Start of Text excerpt
As a result of these factors, SOFR CMS1 may be highly volatile. Because SOFR CMS1 is a market rate and is influenced by many factors, it is impossible to predict the future value of SOFR CMS1.

 

§USD SOFR ICE swap rates and SOFR have limited histories and future performance cannot be predicted based on historical performance. The publication of USD SOFR ICE swap rates began in November 2021, and, therefore, have a limited history. ICE Benchmark Administration Limited (“IBA”) launched USD SOFR ICE swap rates for use as a reference rate for financial instruments in order to aid the market’s transition to SOFR and away from LIBOR.  However, the composition and characteristics of SOFR differ from those of LIBOR in material respects, and the historical performance of LIBOR and the USD LIBOR-based swap rates will have no bearing on the performance of SOFR or USD SOFR ICE swap rates. In addition, the publication of SOFR began in April 2018, and, therefore, it has a limited history. The future performance of USD SOFR ICE swap rates and SOFR cannot be predicted based on the limited historical performance. The level of SOFR CMS1 and SOFR during the term of the notes may bear little or no relation to the historical actual or historical indicative data. Prior observed patterns, if any, in the behavior of market variables and their relation to USD SOFR ICE swap rates and SOFR, such as correlations, may change in the future. While some pre-publication historical data for SOFR has been released by the Federal Reserve Bank of New York (the “NY Federal Reserve”), production of such historical indicative SOFR data inherently involves assumptions, estimates and approximations. No future performance of USD SOFR ICE swap rates or SOFR may be inferred from any of the historical actual or historical indicative SOFR data. Hypothetical or historical performance data are not indicative of, and have no bearing on, the potential performance of USD SOFR ICE swap rates or SOFR. Changes in the levels of SOFR will affect SOFR CMS1 and, therefore, the return on the notes and the value of the notes, but it is impossible to predict whether such levels will rise or fall.

 

PS-3

Citigroup Global Markets Holdings Inc.
End of Text excerpt
• [Set problem] In the excerpt on SOFR swap rates, when did publication of USD SOFR ICE swap rates begin?
Start of Record set
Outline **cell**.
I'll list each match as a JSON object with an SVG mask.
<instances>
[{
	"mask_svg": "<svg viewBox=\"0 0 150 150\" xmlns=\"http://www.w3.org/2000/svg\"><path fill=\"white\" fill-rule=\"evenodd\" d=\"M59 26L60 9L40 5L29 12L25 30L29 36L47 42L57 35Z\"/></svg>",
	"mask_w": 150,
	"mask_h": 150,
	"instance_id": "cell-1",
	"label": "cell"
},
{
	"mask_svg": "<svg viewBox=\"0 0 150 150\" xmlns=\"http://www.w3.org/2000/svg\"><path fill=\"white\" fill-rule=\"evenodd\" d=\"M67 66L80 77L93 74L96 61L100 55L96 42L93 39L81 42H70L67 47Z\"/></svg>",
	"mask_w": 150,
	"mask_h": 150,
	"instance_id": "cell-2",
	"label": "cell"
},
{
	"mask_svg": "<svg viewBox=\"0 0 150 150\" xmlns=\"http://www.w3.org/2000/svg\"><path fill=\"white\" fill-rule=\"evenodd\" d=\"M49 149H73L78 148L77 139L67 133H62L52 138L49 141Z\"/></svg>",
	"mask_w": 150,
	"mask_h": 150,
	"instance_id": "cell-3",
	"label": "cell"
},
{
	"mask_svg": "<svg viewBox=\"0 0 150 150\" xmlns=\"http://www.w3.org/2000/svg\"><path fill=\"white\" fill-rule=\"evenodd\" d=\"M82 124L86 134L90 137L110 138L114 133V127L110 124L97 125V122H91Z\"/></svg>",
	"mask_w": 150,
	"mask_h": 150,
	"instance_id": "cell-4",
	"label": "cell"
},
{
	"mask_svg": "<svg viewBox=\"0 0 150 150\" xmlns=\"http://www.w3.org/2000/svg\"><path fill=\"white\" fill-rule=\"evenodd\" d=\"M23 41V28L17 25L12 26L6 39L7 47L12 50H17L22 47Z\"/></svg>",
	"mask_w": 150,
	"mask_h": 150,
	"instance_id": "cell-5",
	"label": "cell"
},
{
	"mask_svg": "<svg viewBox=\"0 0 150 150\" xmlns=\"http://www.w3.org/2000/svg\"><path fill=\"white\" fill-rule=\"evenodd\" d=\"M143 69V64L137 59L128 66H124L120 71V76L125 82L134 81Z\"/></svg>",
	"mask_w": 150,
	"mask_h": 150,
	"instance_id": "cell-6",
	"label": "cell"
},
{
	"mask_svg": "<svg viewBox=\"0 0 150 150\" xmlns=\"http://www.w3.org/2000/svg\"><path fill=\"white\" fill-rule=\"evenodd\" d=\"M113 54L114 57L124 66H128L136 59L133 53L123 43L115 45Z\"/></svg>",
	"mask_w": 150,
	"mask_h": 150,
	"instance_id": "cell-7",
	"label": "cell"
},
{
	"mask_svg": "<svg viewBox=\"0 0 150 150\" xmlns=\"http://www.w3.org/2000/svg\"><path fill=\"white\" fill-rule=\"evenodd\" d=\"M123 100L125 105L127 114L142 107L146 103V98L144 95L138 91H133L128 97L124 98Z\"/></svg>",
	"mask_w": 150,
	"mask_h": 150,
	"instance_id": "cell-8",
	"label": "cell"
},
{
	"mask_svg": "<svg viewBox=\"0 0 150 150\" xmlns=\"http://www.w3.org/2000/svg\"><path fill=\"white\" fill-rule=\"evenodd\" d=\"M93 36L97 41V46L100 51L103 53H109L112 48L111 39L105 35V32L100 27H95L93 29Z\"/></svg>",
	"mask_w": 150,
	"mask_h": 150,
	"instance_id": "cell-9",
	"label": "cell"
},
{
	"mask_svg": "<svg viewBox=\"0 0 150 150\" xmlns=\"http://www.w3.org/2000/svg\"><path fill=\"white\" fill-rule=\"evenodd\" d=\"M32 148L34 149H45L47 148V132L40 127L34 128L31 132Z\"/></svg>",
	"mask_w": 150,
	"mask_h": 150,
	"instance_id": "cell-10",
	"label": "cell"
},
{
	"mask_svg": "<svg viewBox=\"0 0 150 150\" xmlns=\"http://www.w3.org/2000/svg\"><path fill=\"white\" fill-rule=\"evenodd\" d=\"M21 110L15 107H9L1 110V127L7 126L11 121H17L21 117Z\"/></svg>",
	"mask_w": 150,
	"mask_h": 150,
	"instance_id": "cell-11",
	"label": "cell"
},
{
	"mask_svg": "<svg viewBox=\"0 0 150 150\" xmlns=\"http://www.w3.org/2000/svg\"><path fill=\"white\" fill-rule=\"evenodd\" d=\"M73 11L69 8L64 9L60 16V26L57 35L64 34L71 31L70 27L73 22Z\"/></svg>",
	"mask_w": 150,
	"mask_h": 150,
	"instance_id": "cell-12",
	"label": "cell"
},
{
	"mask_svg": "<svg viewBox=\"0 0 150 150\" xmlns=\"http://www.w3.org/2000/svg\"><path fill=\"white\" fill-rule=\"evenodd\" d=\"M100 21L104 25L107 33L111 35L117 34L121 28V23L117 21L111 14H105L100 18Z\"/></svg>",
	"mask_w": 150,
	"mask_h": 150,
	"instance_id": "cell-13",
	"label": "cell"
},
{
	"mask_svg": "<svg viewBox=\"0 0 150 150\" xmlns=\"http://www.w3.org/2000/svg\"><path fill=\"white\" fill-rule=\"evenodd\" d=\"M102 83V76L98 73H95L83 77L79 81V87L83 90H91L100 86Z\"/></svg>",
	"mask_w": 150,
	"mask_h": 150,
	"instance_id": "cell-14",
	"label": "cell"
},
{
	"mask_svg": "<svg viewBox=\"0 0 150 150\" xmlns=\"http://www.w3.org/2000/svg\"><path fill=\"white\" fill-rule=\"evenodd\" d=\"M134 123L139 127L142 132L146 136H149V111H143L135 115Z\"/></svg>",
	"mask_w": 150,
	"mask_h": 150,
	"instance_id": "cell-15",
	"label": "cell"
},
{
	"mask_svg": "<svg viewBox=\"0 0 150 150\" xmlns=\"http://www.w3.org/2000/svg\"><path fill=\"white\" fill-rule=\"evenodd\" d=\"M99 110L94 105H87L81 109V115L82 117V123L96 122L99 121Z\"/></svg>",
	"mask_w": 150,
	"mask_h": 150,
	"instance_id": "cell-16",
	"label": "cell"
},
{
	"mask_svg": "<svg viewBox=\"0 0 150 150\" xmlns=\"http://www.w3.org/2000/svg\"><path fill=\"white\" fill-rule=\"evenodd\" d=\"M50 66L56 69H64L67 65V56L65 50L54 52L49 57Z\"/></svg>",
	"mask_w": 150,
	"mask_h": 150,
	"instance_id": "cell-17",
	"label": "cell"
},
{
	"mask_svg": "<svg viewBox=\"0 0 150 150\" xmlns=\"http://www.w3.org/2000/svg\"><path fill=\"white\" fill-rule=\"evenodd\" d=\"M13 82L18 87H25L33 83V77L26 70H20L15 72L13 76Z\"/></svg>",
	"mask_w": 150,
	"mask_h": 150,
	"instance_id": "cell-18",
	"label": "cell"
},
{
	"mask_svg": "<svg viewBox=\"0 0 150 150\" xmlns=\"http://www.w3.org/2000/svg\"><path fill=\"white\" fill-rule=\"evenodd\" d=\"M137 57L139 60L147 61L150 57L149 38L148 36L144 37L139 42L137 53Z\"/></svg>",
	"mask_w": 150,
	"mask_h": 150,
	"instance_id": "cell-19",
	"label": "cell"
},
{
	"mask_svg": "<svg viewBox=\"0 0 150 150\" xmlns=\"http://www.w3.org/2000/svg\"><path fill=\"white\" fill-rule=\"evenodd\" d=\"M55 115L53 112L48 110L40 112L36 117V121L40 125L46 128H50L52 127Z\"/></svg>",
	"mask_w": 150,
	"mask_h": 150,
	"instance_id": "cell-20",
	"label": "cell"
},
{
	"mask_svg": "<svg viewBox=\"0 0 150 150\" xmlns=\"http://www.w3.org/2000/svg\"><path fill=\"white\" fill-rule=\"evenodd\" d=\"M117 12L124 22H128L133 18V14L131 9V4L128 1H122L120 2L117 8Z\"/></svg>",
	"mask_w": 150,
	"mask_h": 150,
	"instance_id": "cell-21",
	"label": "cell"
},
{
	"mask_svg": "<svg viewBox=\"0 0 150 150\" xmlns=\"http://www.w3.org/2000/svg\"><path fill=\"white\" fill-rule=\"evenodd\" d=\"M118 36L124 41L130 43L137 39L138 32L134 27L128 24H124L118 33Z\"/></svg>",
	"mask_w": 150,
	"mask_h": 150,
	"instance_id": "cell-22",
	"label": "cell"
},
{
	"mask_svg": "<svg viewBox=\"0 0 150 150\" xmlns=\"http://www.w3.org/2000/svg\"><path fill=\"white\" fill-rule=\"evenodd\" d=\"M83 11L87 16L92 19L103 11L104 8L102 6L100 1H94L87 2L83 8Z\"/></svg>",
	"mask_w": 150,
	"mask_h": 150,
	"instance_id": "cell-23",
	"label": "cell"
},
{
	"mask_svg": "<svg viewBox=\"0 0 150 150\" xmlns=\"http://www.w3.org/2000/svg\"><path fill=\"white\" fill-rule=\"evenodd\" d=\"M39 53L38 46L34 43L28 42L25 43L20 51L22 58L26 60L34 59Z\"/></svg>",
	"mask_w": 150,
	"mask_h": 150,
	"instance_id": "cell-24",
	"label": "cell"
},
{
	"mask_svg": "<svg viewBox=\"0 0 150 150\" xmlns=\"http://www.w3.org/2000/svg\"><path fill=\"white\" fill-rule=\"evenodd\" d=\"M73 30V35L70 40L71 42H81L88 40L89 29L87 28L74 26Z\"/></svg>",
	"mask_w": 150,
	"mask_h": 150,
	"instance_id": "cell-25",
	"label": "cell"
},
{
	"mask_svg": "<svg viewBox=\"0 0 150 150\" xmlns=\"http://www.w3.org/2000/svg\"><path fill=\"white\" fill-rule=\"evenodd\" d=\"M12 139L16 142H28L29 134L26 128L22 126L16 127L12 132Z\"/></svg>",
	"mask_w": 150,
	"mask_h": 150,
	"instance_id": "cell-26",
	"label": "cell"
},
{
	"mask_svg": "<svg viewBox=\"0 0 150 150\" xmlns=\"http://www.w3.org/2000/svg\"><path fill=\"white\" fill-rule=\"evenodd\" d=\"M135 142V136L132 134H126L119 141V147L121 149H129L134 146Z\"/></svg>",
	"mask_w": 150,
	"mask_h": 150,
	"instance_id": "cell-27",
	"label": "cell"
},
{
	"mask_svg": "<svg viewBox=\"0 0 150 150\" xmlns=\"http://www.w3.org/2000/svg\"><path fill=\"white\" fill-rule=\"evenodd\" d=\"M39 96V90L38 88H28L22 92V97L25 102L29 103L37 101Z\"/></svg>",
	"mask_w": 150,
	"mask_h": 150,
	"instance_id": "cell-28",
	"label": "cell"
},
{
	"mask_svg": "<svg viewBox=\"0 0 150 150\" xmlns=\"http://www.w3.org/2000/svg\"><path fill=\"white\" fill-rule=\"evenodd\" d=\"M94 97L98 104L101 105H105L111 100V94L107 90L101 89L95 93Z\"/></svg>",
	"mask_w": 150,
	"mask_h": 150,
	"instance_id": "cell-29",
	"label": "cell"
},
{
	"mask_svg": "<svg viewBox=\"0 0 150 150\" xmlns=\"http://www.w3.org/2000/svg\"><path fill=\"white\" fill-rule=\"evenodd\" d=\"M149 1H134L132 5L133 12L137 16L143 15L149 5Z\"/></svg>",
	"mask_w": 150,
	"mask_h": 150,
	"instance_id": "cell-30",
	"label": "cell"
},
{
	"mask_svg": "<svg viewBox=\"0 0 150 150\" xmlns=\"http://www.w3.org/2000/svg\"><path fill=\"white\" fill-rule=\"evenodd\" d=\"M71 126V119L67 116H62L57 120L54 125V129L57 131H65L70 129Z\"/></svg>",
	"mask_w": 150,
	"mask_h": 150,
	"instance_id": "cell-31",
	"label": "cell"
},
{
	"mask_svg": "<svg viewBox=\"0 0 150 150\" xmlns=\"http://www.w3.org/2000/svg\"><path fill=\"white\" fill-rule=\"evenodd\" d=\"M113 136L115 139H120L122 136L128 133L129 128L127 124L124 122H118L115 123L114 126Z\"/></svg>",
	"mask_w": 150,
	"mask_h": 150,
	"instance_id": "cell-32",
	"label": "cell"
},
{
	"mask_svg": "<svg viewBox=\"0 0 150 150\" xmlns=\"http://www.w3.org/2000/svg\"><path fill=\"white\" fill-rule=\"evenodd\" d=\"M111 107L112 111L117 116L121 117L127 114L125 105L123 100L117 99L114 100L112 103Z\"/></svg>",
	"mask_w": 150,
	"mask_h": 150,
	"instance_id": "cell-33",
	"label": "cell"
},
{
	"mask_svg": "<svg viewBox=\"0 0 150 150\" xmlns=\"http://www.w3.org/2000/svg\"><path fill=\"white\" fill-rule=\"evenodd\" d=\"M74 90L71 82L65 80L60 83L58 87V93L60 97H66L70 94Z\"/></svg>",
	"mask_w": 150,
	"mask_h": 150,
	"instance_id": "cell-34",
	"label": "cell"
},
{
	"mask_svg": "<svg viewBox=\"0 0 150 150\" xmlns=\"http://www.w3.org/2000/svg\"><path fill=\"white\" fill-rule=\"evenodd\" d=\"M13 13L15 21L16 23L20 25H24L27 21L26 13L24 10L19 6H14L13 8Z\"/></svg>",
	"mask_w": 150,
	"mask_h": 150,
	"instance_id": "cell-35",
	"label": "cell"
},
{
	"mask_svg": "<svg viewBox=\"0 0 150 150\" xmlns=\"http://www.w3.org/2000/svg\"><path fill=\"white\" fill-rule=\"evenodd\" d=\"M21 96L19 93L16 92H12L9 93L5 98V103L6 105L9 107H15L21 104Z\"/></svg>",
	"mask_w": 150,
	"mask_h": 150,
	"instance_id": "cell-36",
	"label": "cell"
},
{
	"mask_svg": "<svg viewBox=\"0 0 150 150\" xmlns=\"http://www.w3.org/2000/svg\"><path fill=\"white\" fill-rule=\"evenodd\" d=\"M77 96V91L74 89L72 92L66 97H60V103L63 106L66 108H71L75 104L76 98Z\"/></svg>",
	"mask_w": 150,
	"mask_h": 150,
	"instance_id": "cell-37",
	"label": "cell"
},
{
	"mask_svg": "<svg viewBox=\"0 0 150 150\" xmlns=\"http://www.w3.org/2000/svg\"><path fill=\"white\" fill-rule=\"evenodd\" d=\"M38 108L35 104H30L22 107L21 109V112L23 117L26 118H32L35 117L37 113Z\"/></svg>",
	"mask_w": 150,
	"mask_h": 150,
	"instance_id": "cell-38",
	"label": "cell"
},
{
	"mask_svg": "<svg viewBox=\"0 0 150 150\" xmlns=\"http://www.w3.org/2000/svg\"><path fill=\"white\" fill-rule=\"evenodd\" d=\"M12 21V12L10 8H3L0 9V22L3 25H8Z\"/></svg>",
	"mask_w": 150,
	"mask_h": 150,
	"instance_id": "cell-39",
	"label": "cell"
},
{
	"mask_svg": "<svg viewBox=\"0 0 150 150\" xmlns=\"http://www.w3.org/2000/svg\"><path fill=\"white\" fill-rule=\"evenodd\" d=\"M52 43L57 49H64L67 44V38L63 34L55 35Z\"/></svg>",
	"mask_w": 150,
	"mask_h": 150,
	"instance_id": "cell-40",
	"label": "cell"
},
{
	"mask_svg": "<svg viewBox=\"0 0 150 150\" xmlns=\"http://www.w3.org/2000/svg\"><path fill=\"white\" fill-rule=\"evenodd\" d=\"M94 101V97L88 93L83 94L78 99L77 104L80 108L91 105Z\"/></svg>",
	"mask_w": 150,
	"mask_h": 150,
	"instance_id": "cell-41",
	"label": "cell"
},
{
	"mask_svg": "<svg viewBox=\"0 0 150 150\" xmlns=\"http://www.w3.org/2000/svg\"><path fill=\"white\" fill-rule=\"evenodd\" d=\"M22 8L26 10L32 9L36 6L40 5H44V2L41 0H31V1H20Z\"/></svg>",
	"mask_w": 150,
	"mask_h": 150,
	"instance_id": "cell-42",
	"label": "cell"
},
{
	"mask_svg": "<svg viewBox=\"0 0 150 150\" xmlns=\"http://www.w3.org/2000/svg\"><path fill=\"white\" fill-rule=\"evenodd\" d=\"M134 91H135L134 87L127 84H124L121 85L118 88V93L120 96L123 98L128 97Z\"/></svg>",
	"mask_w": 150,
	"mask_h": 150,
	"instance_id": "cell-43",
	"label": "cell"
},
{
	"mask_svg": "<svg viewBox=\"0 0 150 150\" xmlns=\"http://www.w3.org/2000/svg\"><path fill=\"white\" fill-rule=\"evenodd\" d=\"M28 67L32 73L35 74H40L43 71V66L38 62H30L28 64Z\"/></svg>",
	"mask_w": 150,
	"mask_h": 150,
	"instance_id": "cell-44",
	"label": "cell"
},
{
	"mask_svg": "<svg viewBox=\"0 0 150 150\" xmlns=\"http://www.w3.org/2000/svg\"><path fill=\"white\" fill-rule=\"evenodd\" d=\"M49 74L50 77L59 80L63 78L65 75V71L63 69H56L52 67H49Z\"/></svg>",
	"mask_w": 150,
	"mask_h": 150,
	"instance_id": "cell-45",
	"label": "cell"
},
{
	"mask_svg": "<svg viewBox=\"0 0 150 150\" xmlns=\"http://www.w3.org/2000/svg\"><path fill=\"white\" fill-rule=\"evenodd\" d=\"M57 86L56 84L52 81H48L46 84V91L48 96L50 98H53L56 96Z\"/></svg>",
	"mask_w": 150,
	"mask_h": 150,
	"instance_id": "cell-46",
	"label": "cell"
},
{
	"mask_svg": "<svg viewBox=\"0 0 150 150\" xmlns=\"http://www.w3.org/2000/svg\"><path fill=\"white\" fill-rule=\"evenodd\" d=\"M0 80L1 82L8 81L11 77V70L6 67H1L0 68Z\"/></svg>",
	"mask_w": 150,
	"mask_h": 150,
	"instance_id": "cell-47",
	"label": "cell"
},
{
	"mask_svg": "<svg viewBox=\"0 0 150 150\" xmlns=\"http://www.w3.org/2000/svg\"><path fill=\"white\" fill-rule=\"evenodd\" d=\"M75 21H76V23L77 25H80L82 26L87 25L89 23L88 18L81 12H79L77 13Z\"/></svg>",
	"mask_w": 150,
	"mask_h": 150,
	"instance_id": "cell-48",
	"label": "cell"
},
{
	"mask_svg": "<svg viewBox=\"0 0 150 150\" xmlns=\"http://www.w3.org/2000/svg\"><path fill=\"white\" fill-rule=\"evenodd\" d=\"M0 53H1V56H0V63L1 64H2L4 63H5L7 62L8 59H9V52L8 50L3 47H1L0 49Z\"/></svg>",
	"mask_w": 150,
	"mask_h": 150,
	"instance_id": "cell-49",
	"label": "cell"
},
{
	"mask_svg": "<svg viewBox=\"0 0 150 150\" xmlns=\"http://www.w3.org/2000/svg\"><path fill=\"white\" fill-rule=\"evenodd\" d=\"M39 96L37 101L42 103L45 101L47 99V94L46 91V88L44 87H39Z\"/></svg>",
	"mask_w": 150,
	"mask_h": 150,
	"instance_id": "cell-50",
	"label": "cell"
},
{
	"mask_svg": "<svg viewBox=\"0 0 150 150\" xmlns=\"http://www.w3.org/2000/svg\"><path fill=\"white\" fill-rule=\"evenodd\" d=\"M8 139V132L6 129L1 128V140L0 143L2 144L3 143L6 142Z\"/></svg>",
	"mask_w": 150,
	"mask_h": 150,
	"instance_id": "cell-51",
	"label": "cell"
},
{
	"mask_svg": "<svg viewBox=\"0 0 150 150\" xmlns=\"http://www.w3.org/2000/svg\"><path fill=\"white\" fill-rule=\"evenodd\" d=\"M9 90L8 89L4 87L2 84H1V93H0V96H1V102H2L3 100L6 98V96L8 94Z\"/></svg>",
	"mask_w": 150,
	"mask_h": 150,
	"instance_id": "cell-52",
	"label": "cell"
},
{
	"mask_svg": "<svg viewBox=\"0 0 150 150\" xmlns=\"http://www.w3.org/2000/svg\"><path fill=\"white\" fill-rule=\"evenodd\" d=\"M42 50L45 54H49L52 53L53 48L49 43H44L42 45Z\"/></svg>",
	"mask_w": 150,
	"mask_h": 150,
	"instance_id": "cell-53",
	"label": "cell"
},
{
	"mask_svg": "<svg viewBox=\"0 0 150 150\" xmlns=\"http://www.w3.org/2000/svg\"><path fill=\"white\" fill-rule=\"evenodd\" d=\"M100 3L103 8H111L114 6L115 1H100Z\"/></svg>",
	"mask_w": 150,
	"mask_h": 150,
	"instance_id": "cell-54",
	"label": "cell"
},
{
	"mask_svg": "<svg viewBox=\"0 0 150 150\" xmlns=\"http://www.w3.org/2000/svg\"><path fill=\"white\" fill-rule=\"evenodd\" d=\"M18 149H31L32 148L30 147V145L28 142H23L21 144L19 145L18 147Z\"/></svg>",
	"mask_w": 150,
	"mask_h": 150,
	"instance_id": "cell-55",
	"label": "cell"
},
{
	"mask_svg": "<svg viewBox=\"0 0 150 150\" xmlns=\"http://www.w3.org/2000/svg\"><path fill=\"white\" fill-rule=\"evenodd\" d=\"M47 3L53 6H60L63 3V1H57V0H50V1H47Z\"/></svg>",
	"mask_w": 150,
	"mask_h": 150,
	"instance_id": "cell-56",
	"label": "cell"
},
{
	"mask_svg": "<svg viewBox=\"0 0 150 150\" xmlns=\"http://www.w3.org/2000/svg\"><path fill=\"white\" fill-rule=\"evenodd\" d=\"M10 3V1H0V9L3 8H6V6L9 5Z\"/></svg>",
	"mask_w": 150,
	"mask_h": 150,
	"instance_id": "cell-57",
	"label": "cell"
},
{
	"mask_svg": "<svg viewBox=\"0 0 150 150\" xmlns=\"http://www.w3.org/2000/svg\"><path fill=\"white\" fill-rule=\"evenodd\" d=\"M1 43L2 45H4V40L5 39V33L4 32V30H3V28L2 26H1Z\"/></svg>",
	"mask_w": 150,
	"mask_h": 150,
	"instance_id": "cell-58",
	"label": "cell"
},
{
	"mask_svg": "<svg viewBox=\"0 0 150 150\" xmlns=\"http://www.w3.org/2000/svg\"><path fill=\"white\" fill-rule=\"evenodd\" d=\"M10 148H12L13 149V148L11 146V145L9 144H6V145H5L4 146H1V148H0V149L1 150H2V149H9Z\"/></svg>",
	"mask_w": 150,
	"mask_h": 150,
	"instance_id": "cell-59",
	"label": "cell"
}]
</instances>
End of Record set
• [Result for this task] November 2021.